Source document>
And this is how we get to Satisficing. Coined by Herbert Simon in the 1950s, Satisficing is a term for decision-making where a decision is made by finding the first acceptable decision, as opposed to the completely optimal one. This idea was first introduced as Simon was studying decision-making within firms, work that would eventually win him the Nobel Prize. What made Simon’s work so consequential was that he was able to present a schema that could reflect real-world decision making, something economic models at a simplistic level cannot do. It’s with that consideration that I take the concept to a much ‘less’ heady field of study: How does satisficing reflect choices in the TTRPG hobby about how games are designed and what games are played?

As pointed out in the Taskerland review, if we start by considering games like Vampire: the Masquerade which were accused of being ‘incoherent’, we need to consider what we mean by that and what the consequences are. What often ends up being discussed is having a range of mechanics that all seem to allow for or even encourage different playstyles, playstyles which would often be difficult to manage simultaneously. A game like Call of Cthulhu may be a better example, as the mechanics are incredibly broad for a game that aims itself squarely at a fairly specific sort of storyline. Beyond that, there have been other games intending to be Lovecraftian, some of which even went for the narrower approach, and even if that’s done well, Call of Cthulhu itself is still the preferred, most popular choice.

As also pointed out, what Edwards was suggesting, while it implied changes to game design, had more striking impacts on group composition. If your group is made up of individuals with conflicting playstyles, the best thing to do according to Edwards is to sort that out so that the resultant group is all on board with the same desired experience. As the popularity of TTRPGs has exploded, and as the internet made it easier and easier to find other gamers, this seemed more and more possible. Hang out in the fan spaces of your favorite designers, find likeminded people, and enjoy playing games tailored to how you want to play. It certainly worked in certain corners of the hobby; indie Discords, OSR Discords, and the entire fandom of Burning Wheel are able to come together and play specific games without the risk that they either can’t find players or would alienate their friends with a playstyle incompatibility.

Supplied data>
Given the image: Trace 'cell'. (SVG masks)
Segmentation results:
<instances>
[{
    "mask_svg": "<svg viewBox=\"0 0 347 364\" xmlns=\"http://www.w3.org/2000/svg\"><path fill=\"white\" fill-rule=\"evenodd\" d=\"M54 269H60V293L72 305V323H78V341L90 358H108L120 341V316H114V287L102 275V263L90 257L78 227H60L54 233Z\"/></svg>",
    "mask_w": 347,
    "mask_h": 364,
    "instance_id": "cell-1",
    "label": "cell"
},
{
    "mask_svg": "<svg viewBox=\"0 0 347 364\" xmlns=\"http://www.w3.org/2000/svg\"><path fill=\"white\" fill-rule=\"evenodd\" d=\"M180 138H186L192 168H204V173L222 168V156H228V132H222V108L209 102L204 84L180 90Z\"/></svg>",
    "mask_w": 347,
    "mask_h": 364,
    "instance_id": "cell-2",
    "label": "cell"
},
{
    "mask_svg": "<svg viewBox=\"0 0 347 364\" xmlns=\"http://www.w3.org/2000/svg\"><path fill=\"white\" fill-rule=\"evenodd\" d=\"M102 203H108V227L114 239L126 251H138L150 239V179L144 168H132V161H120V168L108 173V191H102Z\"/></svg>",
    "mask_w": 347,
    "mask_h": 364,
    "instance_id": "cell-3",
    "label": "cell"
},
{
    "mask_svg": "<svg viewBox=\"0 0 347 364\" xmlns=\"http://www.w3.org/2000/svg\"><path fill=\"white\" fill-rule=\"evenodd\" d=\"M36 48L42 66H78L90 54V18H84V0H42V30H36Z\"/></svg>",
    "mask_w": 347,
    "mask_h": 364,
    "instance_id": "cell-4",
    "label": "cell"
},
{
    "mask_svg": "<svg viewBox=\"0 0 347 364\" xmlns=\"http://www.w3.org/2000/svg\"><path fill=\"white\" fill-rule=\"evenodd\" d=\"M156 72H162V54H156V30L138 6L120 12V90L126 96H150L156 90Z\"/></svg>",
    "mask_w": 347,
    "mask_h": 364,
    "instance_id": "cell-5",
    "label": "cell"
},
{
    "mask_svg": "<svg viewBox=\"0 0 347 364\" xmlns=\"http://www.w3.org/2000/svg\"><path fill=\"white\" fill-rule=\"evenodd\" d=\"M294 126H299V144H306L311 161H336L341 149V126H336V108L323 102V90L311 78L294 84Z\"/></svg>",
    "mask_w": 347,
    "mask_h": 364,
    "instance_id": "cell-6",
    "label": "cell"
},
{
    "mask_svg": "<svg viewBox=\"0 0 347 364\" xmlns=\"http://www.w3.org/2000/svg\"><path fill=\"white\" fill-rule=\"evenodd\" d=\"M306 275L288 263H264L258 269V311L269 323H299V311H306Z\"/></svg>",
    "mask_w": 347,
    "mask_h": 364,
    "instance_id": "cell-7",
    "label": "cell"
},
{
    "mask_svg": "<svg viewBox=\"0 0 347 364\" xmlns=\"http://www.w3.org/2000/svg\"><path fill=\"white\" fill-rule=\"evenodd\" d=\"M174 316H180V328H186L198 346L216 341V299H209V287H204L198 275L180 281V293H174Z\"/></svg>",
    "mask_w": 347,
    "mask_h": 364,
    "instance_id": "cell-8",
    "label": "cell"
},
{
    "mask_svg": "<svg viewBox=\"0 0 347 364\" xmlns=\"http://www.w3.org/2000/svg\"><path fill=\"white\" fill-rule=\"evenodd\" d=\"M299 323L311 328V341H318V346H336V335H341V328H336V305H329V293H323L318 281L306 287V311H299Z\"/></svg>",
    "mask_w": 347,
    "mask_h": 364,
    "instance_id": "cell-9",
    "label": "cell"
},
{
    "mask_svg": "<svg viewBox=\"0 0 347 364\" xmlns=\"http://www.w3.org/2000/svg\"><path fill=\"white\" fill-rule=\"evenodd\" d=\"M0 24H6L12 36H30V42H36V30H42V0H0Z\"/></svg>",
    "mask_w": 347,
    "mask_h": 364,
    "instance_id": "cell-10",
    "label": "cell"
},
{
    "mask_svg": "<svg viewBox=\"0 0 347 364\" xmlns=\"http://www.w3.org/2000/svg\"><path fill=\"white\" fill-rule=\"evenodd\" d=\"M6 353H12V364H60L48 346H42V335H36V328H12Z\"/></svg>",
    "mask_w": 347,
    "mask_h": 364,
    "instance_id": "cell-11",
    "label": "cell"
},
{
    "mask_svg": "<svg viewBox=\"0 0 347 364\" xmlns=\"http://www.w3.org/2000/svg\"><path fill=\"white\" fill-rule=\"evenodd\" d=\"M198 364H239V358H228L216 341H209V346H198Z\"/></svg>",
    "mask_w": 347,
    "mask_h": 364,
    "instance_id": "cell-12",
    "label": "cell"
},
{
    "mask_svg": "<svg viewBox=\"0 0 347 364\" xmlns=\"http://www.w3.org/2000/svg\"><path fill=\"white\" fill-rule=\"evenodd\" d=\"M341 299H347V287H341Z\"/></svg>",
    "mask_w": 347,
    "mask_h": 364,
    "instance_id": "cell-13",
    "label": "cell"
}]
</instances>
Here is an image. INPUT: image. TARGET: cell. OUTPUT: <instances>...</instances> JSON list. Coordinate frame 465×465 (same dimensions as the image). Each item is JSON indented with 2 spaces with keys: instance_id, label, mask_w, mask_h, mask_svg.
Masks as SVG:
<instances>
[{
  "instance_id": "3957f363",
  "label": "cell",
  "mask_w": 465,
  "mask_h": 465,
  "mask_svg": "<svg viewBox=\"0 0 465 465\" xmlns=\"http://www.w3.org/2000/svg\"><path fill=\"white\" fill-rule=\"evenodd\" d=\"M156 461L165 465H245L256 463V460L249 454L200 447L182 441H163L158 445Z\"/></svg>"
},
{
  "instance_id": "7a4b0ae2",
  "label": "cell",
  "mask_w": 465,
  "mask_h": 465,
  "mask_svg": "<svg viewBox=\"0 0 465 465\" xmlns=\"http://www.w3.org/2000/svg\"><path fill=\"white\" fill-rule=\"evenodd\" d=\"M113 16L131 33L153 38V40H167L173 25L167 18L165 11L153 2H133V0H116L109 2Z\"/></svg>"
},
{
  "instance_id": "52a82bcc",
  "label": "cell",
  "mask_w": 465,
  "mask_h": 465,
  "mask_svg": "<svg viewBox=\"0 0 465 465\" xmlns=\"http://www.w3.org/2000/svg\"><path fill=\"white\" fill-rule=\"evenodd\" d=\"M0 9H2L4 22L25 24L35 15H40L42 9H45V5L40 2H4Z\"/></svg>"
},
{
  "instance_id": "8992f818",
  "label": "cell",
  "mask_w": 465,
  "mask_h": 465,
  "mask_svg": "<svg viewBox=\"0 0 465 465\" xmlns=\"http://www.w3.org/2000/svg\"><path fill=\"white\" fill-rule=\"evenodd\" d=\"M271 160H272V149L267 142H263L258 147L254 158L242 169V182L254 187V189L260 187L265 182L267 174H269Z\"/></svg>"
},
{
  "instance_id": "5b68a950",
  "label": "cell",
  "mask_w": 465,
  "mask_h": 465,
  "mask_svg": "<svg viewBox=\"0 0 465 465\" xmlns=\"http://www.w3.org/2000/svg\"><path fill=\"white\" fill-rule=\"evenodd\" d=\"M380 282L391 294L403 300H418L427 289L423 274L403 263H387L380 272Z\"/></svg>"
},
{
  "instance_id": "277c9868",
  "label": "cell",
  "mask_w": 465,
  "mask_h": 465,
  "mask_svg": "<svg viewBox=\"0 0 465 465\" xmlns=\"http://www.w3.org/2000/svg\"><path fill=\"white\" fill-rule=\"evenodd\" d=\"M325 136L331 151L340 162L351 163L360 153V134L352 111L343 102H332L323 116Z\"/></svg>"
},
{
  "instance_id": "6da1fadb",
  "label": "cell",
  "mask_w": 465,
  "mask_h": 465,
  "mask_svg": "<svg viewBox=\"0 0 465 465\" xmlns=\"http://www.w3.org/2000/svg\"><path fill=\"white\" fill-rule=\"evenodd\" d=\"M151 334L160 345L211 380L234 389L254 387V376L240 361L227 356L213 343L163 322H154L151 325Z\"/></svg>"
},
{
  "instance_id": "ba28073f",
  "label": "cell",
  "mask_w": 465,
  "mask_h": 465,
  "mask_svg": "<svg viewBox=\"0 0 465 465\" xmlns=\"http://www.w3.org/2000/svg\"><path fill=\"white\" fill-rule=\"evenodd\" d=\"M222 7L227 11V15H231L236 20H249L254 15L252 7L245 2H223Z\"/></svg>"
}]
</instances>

Required actions>
**A)** Copy the part of the essay on satisficing and tabletop games that runs from "As pointed out" to "most popular choice.".
**B)** How many lines of the listing contain the string "image"? Reply with the number alone.
The essay on satisficing and tabletop games has no connection to the listing.

The responses>
**A)**
As pointed out in the Taskerland review, if we start by considering games like Vampire: the Masquerade which were accused of being ‘incoherent’, we need to consider what we mean by that and what the consequences are. What often ends up being discussed is having a range of mechanics that all seem to allow for or even encourage different playstyles, playstyles which would often be difficult to manage simultaneously. A game like Call of Cthulhu may be a better example, as the mechanics are incredibly broad for a game that aims itself squarely at a fairly specific sort of storyline. Beyond that, there have been other games intending to be Lovecraftian, some of which even went for the narrower approach, and even if that’s done well, Call of Cthulhu itself is still the preferred, most popular choice.

**B)** 2